The parties signed five sets of contracts in 2011 when the project companies with the development rights were sold: an agreement to sell the project companies holding the development rights, three construction contracts for First Solar to build the projects and shared facilities, O&M contracts for it to operate them, a US Department of Energy loan guarantee and other financing agreements.

After completing the power plants, the owners applied for section 1603 payments from the US Treasury in lieu of investment tax credits.

First Solar had originally asked for a fixed price of $2.36 billion to do all of the construction work, but the price was negotiated down to $1.95 billion. The final figure included $104 million in sales taxes.

NextEra and GE paid First Solar $14.45 million in 2011 to buy the two project companies that owned the development rights. Immediately upon sale, the project companies borrowed $1.46 billion that First Solar had arranged with several banks. DOE provided a loan guarantee for $1.68 billion. NextEra and GE put in $600 million in equity.

The two power plants were built in 20 blocks.

The owners submitted 15 separate applications to the US Treasury for section 1603 payments as blocks were placed in service. The power plants were completed in 2014.

The owners ended up spending $2.13 billion to put the power plants in service, including $87 million in construction-period interest and $72 million for an early-completion bonus for First Solar.

They claimed $2.05 billion, or 96.2%, as tax basis in assets qualifying for an investment tax credit. They applied for a Treasury cash grant of $616.8 million, or 30% of the eligible basis. The Treasury paid $59.3 million less than this amount. The owners sued for the shortfall.

The case is still in the early rounds, but the mental gymnastics by the government lawyers so far have earned them a poor score.

The government asked the court to award it summary judgment based on legal briefs without going to trial on grounds that the owners failed to file an IRS Form 8594. Both the seller and the buyer must file a Form 8594 with their tax returns for the year of sale showing how they allocated the purchase price in sales transactions to which section 1060 applies.

The court said no. The penalty for failure to file is $250, not forfeiture of a claim. If the government truly thought the application for section 1603 payments was fatally deficient for failure to file a form with a later tax return, the court said, it is unfathomable that the government would have paid more than $555 million in Treasury cash grants.
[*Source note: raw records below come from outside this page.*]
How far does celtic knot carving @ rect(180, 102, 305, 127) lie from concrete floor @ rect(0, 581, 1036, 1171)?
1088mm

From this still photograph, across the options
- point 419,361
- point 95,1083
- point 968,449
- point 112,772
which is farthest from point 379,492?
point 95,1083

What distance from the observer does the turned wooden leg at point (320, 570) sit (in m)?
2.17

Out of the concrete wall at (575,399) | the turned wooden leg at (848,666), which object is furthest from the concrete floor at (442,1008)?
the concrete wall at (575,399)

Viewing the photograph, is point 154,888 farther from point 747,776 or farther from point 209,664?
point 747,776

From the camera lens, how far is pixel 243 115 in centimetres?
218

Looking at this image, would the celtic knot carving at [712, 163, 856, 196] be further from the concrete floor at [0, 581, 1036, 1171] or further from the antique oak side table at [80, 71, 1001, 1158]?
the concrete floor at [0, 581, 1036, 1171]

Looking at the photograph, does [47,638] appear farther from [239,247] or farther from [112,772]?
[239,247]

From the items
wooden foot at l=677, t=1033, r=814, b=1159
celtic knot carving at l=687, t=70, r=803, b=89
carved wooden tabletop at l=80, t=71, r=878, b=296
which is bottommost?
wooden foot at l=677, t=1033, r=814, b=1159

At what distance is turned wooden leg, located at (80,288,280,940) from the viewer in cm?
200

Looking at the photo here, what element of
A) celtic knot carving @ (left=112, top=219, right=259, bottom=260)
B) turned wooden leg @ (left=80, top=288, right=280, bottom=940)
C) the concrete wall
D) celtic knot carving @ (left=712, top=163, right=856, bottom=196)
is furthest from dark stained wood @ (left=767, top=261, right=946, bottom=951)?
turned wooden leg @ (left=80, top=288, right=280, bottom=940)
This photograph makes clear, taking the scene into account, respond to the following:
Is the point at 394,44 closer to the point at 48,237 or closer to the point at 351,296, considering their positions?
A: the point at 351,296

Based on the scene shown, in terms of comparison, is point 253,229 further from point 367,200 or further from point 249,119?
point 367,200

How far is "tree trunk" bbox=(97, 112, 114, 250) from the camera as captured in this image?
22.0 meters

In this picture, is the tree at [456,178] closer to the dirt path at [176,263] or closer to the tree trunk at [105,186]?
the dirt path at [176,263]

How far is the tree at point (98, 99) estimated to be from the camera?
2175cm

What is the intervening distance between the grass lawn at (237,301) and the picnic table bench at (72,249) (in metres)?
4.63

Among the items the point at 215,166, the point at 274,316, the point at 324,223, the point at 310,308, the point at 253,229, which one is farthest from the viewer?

The government next found fault with a number of cost items that the project owners treated — or failed to treat — as basis in ITC assets.

The government said that the bank loans were non-ITC assets to which part of the purchase price should have been allocated in class III or V of the section 1060 waterfall. The court said no. Even if the loans are “assets,” the court said, purchase price must be allocated only to assets acquired in the acquisition. The bank loans were borrowed later. Moreover, even if they are assets, the court said, they are intangibles belonging in class VI.

Next the government argued that the court should ignore the price that two hard bargainers negotiated for the construction job — First Solar on the one side and GE and NextEra on the other — because investment tax credits and, by extension, cash grants must be calculated on a price established in a hypothetical negotiation.

The government argued next that NextEra and GE paid too little for the development rights, since First Solar had spent $35 million on the projects by the time they were sold in 2011. The court said this is a question of fact that requires a trial to settle.

Meanwhile, the court confirmed, at the request of NextEra and GE, that the power contracts and interconnection agreements are class VI rather than class V assets, the DOE loan guarantee is not a separate asset capable of soaking up purchase price, and if the entire value is used up by class V, then there is no need to continue down the waterfall to allocate anything to class VI or VII.

The case is headed for a trial in June 2022 — if the parties do not settle before then.